Resumo Executivo
O presente artigo examina, em perspectiva jurídico-constitucional e interdisciplinar, os riscos regulatórios, psíquicos e econômicos da publicidade esportiva associada a casas de apostas, tomando como estudo de caso o cenário contemporâneo (real e hipotético-institucionalizado) de contratos envolvendo atletas de alta visibilidade global, como Neymar Jr. A análise articula Direito Civil-Constitucional, Direito do Consumidor, Direito Desportivo e regulação econômica com Psicologia, Psiquiatria, Filosofia e Teoria da Comunicação.
A pesquisa adota metodologia empírico-dedutiva com base em: (i) dados globais de mercado de betting; (ii) estatísticas de compulsão comportamental; (iii) precedentes do STF/STJ; (iv) legislação brasileira recente (Lei nº 13.756/2018 e regulamentações subsequentes); e (v) análise comparada internacional (Reino Unido, EUA e Itália).
Abstract
This article analyzes the constitutional, psychological, and regulatory risks of sports betting advertising involving elite athletes, focusing on the Neymar case as a paradigmatic scenario.
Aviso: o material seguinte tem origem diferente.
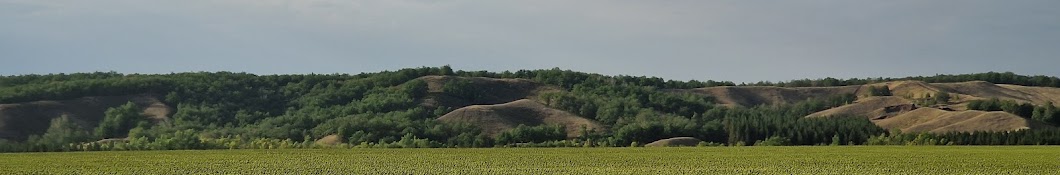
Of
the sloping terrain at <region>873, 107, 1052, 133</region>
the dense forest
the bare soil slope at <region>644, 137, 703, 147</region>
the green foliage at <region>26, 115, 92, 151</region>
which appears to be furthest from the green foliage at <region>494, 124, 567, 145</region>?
the green foliage at <region>26, 115, 92, 151</region>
It combines constitutional law, behavioral psychology, psychiatry, philosophy, and media theory to investigate the structural tension between autonomy, addiction, and market-driven persuasion in digital capitalism.
Palavras-chave
Apostas esportivas; Publicidade abusiva; Direito Constitucional; Neymar; ludopatia; regulação econômica; STF; direitos fundamentais; comportamento aditivo; plataformas digitais.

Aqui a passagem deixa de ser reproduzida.